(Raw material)
.....
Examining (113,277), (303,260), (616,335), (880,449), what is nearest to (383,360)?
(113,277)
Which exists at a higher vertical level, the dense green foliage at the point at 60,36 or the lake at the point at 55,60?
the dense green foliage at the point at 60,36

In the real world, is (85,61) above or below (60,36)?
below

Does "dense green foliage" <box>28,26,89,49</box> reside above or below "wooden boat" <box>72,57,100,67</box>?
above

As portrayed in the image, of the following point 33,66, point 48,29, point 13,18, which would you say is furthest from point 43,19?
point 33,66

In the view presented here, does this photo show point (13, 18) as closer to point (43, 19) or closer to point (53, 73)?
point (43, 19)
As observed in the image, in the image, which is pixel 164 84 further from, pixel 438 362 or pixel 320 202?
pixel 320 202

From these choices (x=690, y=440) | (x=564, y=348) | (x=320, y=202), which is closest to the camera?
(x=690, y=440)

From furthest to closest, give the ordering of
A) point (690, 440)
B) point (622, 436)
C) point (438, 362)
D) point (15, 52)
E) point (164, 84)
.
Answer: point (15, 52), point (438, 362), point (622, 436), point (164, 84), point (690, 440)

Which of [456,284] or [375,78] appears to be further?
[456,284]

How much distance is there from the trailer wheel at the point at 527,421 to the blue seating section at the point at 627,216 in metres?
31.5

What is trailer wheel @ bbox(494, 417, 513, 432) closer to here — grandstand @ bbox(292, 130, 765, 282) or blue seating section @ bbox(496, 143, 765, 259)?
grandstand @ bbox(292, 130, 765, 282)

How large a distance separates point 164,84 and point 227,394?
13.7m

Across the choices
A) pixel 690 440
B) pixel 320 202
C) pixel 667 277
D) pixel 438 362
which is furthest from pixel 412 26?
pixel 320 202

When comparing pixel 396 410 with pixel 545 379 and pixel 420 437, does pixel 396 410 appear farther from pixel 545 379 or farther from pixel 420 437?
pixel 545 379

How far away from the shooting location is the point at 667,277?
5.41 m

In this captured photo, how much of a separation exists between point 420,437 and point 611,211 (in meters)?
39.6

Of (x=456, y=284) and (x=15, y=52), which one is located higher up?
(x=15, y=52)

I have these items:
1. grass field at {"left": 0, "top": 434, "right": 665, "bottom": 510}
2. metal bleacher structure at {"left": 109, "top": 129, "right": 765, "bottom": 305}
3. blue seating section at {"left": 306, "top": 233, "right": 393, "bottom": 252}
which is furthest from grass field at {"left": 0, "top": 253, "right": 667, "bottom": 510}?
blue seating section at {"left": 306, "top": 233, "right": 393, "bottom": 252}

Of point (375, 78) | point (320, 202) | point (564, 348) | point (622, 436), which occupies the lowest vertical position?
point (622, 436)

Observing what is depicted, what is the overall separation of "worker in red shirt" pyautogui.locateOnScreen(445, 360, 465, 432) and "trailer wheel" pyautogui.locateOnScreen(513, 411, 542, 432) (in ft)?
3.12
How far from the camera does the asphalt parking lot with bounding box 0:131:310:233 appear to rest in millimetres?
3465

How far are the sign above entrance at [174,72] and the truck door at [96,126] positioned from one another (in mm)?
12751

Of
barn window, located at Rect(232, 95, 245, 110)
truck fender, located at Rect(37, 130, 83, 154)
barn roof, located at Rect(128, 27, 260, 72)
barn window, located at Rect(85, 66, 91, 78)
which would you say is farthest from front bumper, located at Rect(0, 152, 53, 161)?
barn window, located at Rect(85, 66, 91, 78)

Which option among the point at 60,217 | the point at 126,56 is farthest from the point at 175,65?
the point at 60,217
.....
Task to complete - Reproduce the lines of the material verbatim, from the line containing "Which option among" through the final line of the material, with both included.

Answer to the problem -
Which option among the point at 60,217 | the point at 126,56 is farthest from the point at 175,65?
the point at 60,217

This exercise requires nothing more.